SUPPLIED TEXT

★ ★ ★ ★ ★ ★ ★

# Blue Fish poached with coconut milk (easy)



## cygnus-x1 (Oct 12, 2005)

The quantities are not exact so use your best judgement and adjust for your taste.

Chop/mince up 7-10 cloves of garlic 
Chop up 3-4 shallots

In a deep sauce pan Saute the above in olive oil until the oil is perfumed. Unless you like a bitter taste do not burn the garlic.

Use 1 can of coconut milk. Available at any asian/indian store (possibly in Giant / Shoppers) Don't use the coconut milk for Pina Colada's though. 

Add the milk to the pan and bring to a slow boil
add your deboned blue fish (either steaks or filet pieces) skin can be left on or removed. Make sure you have enough milk to cover the blue fish completely. 
Add salt and pepper to taste.


Simmer in the pot (covered) for 5-7 minutes making sure it does not boil too strong or stop boiling.

You should be able to cook about 5 14" blues with this recipe.

Serve with jasmine rice and your choice of greens. We used sauted chinese brocoli.

Enjoy !


----------



## cygnus-x1 (Oct 12, 2005)

*forgot*

One important thing. Once you place the fish in the milk DO NOT STIR !! Let it braise/poach/simmer.


----------



## Gnatman (Sep 15, 2005)

*Sounds delish cygnus-x1...*

You may want to try jazzing it up a notch or 2 by adding a couple tablespoons of red, yellow, or green Thai curry paste before you add the fish.
I really LOVE Thai curries made with coconut milk.


----------



## cygnus-x1 (Oct 12, 2005)

We do that as well. I do not know the tolerances of the people on this board so I typically present a 'bland american" version of this dish first before I present another version. Many of the people I know have such a bland pallete that mustard and ketchup is considered 'spicing it up'.

To all feel free to jazz it up with curry or whatever. This is just the base recipe and tweak it to your liking. Like you gnatman I prefer the curry version


----------



## cygnus-x1 (Oct 12, 2005)

*If you Like Indian Food*

Gnat, I see you are in or near Baltimore. If you like Indian and would like a good DINNER buffet (most Indian buffets are lunch) the Sapphire in Laurel on rt 197 and Contee rd is great. We have several Indian friends that visit us and simply love what the chef cooks there.


----------



## Gnatman (Sep 15, 2005)

*Thanks for the tip, cygnus-x1...*

I too, love Indian food, and work not too far from Laurel. Maybe I'll give it a try sometime.  
We have an excellent Indian restaurant near our home in Baltimore City called "The Ambassador".
There's nothing like a nice tangy, hot lamb Vindaloo with some cool raiita and some lime pickle and garlicky nan.  

BTW - I see you're in Crisfield. I get down to Janes Island State Park a couple of times a year. Maybe we can hook up the next time I'm down that way.


----------



## cygnus-x1 (Oct 12, 2005)

Gnatman said:


> I too, love Indian food, and work not too far from Laurel. Maybe I'll give it a try sometime.
> We have an excellent Indian restaurant near our home in Baltimore City called "The Ambassador".
> There's nothing like a nice tangy, hot lamb Vindaloo with some cool raiita and some lime pickle and garlicky nan.
> 
> BTW - I see you're in Crisfield. I get down to Janes Island State Park a couple of times a year. Maybe we can hook up the next time I'm down that way.

★ ★ ★ ★ ★ ★ ★

INFORMATION PROVIDED
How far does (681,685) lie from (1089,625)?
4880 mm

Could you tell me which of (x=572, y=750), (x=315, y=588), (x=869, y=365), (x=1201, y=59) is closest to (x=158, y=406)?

★ ★ ★ ★ ★ ★ ★

WHAT TO DO
a) Render into Spanish this sentence from the bluefish recipe thread: "Unless you like a bitter taste do not burn the garlic."
b) Write the next part of the bluefish recipe thread, beginning at the point where it stops.

PER-TASK OUTPUTS
a) A menos que le guste un sabor amargo, no queme el ajo.

b)
Do you camp among the gnats and skeeters down here   Give me a PM/email next time you go down and maybe we can hook up. I really want to get a small boat and fish all those cool places in and around Janes Island. The striper and spec fishing is pretty good around there if you know where to go!

I usually go to Janes Island to catch small spot for bait for my trips to AI and Chincoteague and also to let my daughter play at the playground.

We have never camped there (we are a 5 minute drive away) but it looks like a great place (outside of skeeter season).


----------



## BubbaBlue (May 11, 2004)

Thanks for posting this recipe Doug. Made it tonight with some fresh striper fillets I had. Quite good. Made it with the green curry paste. Yum!

Kinda reminds me of NS4D's barking monkey though... hearin' some rumblin's and grumblin's goin' on.  

Maybe I et too much. Good stuff.  


Also made another simple one that turned out good. (Truthfully I made it in case the troops weren't into Thai.)

Put the fillets on no-stick foil on the tray that goes with the toaster oven.

Sprinkle dill weed, salt and cayenne on fillets.

Coat with olive oil. (I used an oil sprayer.)

Coat heavily with fresh shredded parmesan cheese.

Broil in the toaster oven until cheese is brown.

Done.

I used the thin tail-end quarters of the fillets for this. That way they would cook quicker in the toaster oven. 

Turned out good, but not as good as yours. By the way, the family loved the Thai dish. They are used to spicy food cuz I cook Cajun a lot but the curry was new to them. Broadening their horizons.  
.


----------



## VICIII (Apr 8, 2005)

*BubbaBlue*

Instead of olive oil on the fillet try coating the fish with mayo then season with parm cheese on top and broil with fish is done to get the cheese to melt/crisp up. 
Mayo is a Alaska trick when guides do the shore lunches with samon.


----------



## BubbaBlue (May 11, 2004)

I usually use the mayo trick when closing the fish up in foil. Especially on the grill. Does a great job of keeping the fish moist. Never tried it with an open broil. 

I did it this way to let the top crust over. In other words, I wanted it to dry out a little on the top. The melted/browned parm chz with dill and cayenne turned out pretty good.

I'll give the mayo a try next time, but I think it may keep it too moist though.
.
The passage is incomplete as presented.